Il provvedimento interviene anche sui controlli riferiti alle società con pochi soci. In precedenza, in alcuni casi, l’amministrazione finanziaria poteva ipotizzare una distribuzione di utili “in nero” attraverso un ragionamento presuntivo. Con le nuove regole diventano necessari riscontri concreti, quali ricavi non contabilizzati oppure costi dedotti per operazioni inesistenti.
Un limite analogo viene previsto per gli accertamenti basati sull’antieconomicità della gestione. Il Fisco dispone di minore spazio per contestare scelte imprenditoriali considerate poco convenienti solo sulla base della redditività ritenuta insufficiente. La valutazione di una gestione poco redditizia, senza ulteriori elementi concreti, non è più descritta come base sufficiente per sostenere l’accertamento.

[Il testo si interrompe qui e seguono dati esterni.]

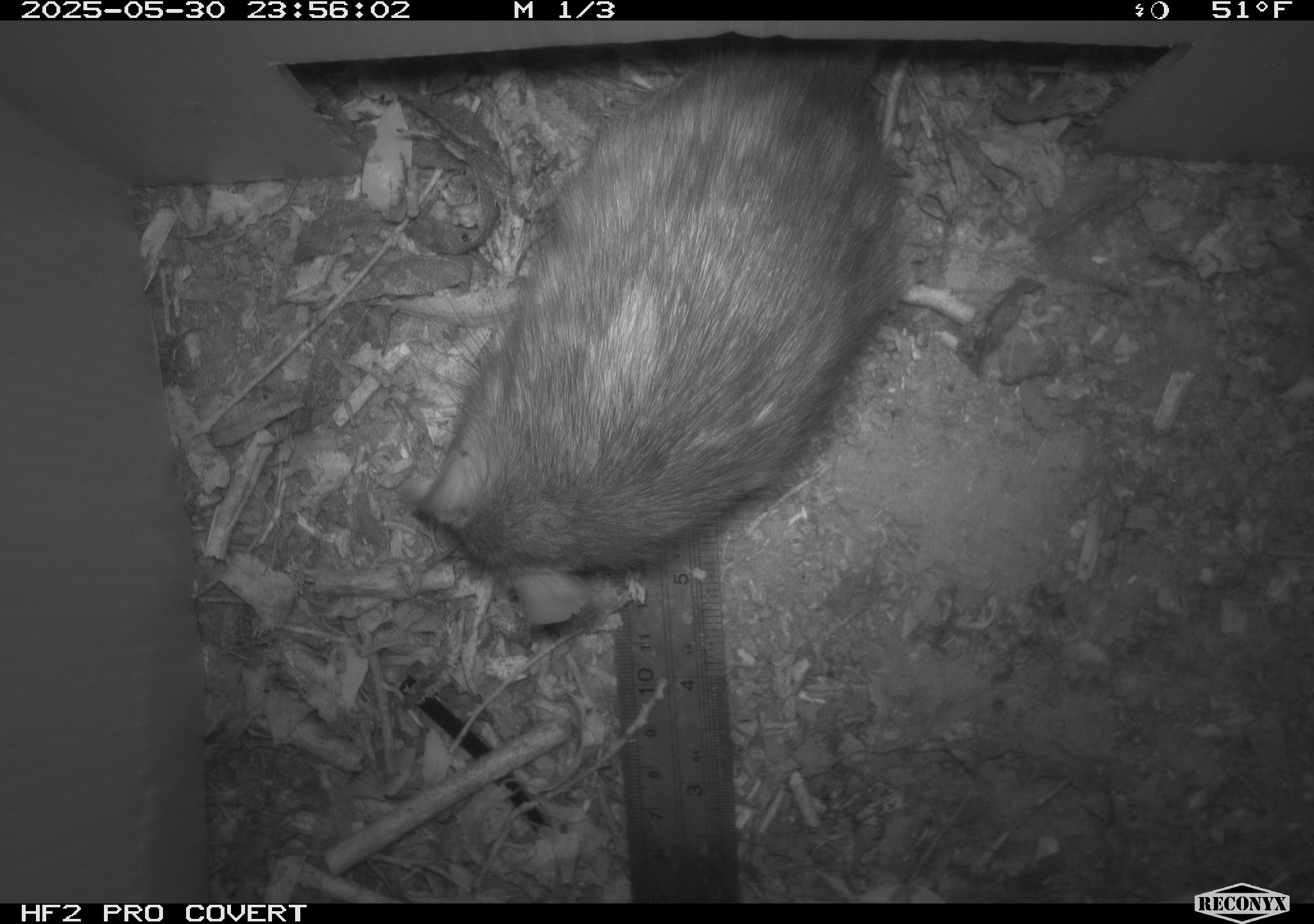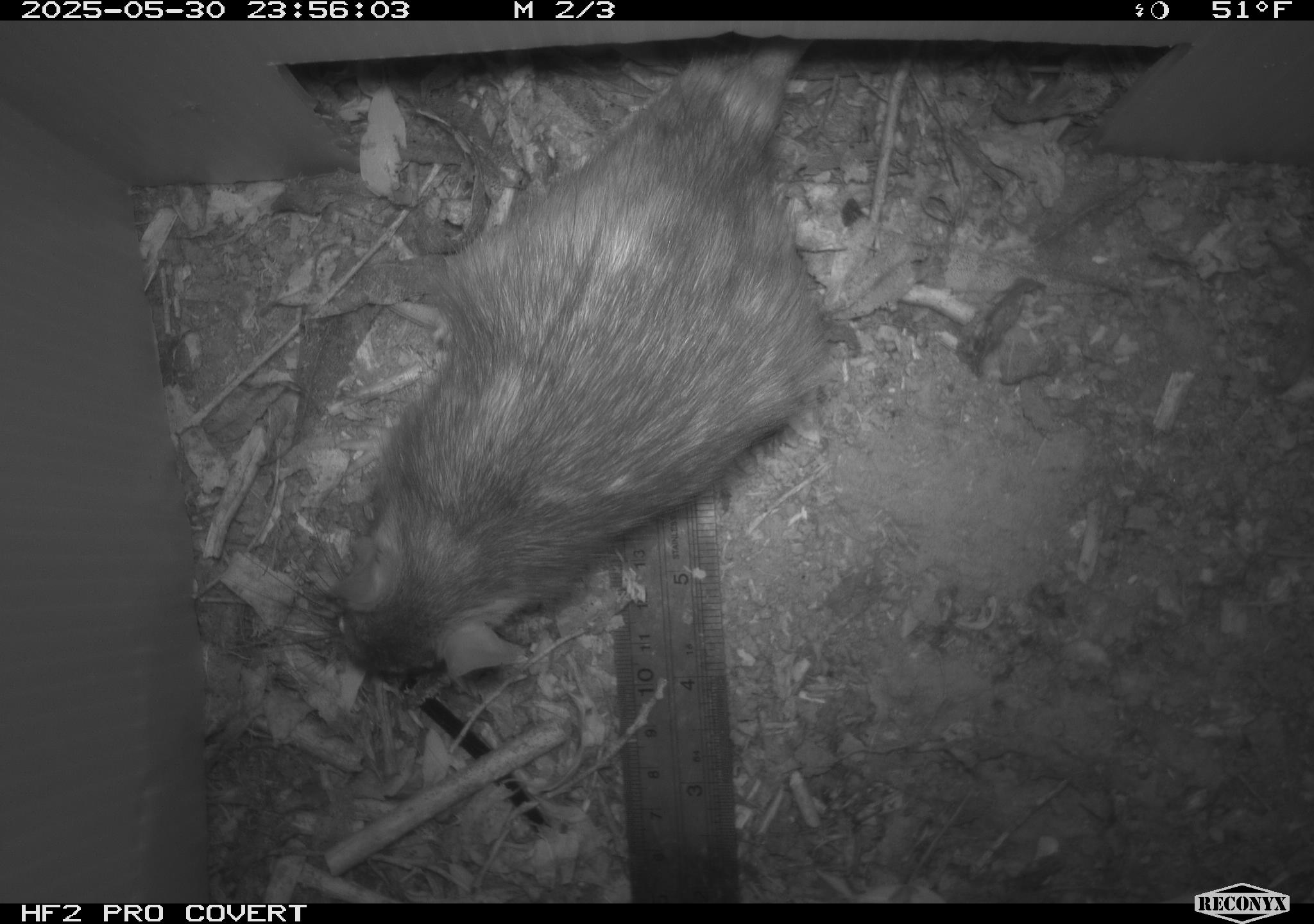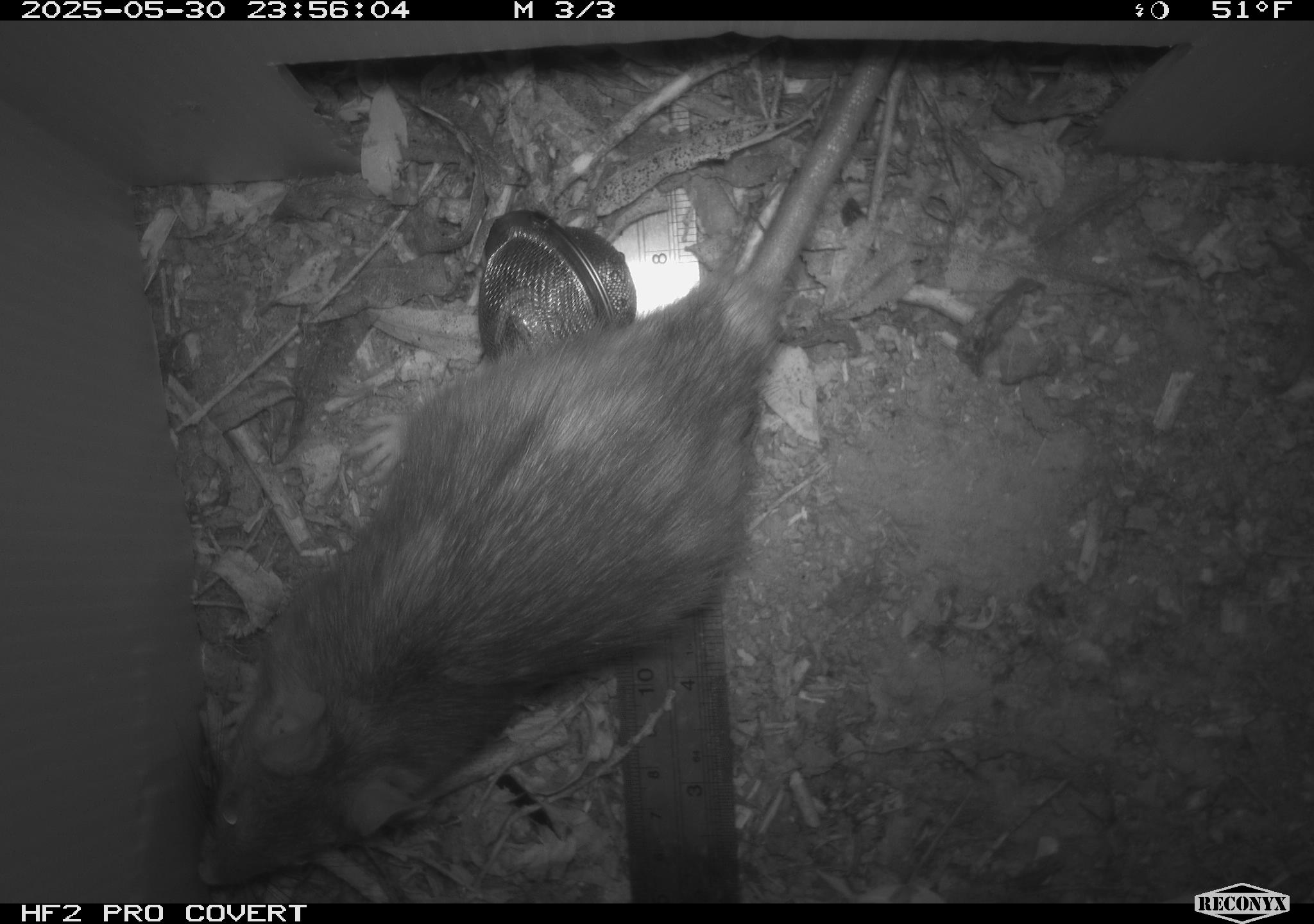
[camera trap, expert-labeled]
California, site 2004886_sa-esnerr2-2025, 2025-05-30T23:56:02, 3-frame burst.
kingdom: Animalia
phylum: Chordata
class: Mammalia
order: Rodentia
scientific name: Rodentia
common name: rodent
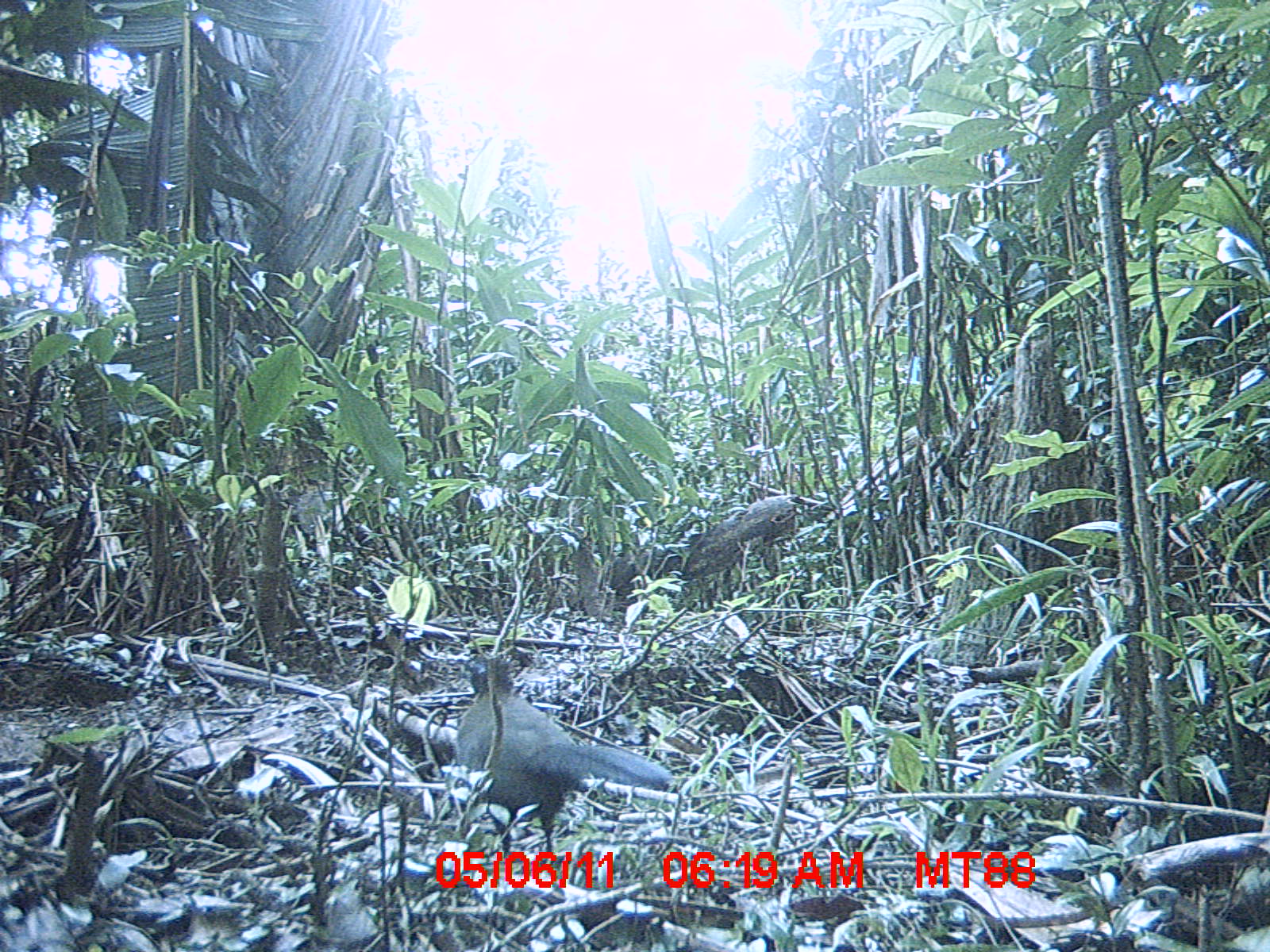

Concordato biennale e regolarizzazione delle annualità pregresse
L’intervento più esteso riguarda il concordato preventivo biennale, lo strumento rivolto ai contribuenti con determinati indici sintetici di affidabilità fiscale, gli ISA. Il meccanismo permette di concordare preventivamente con il Fisco il reddito imponibile per un periodo di due anni. Il decreto collega alla conferma dell’adesione un’opportunità di regolarizzazione delle annualità dal 2020 al 2023.
Il beneficio è previsto per chi aveva aderito al concordato del biennio 2024-2025 e decide di confermarlo anche per il 2026-2027. Questi contribuenti possono regolarizzare le annualità indicate versando un’imposta sostitutiva agevolata, con aliquote comprese fra il 10% e il 15% in base al punteggio ISA. Per il 2020 e il 2021 l’imposta viene ridotta di un ulteriore 30%, pur restando un versamento minimo di 1.000 euro.
Il decreto consente infine di correggere errori nella costruzione della proposta di concordato mediante dichiarazione integrativa e ravvedimento operoso. La correzione spontanea non comporta automaticamente la decadenza dal beneficio. La conseguenza concreta è una maggiore possibilità di sanare inesattezze dichiarative senza compromettere, in via immediata, l’accesso allo strumento.
FAQ
Quando è stato pubblicato il Decreto Omnibus?
Sì, il Decreto Omnibus è stato pubblicato nella Gazzetta Ufficiale l’11 agosto 2026 e contiene correttivi in materia fiscale.
Qual è la tolleranza tra POS e registratore telematico?
Sì, fino al 5% di differenza tra le rilevazioni POS e registratori telematici non scatta alcuna sanzione automatica.
Entro quando si può detrarre l’IVA?
Sì, il diritto alla detrazione IVA può essere esercitato entro due anni, considerando il periodo di effettiva ricezione della fattura.
Quali anni copre la regolarizzazione del concordato?
Sì, la regolarizzazione collegata al concordato preventivo biennale riguarda le annualità dal 2020 al 2023, alle condizioni previste dal decreto.
Come è stata verificata questa analisi?
Sì, il contenuto nasce da un’analisi approfondita e da una verifica incrociata della Redazione su numerose fonti, tra cui Blasting News, con supervisione umana prima della pubblicazione.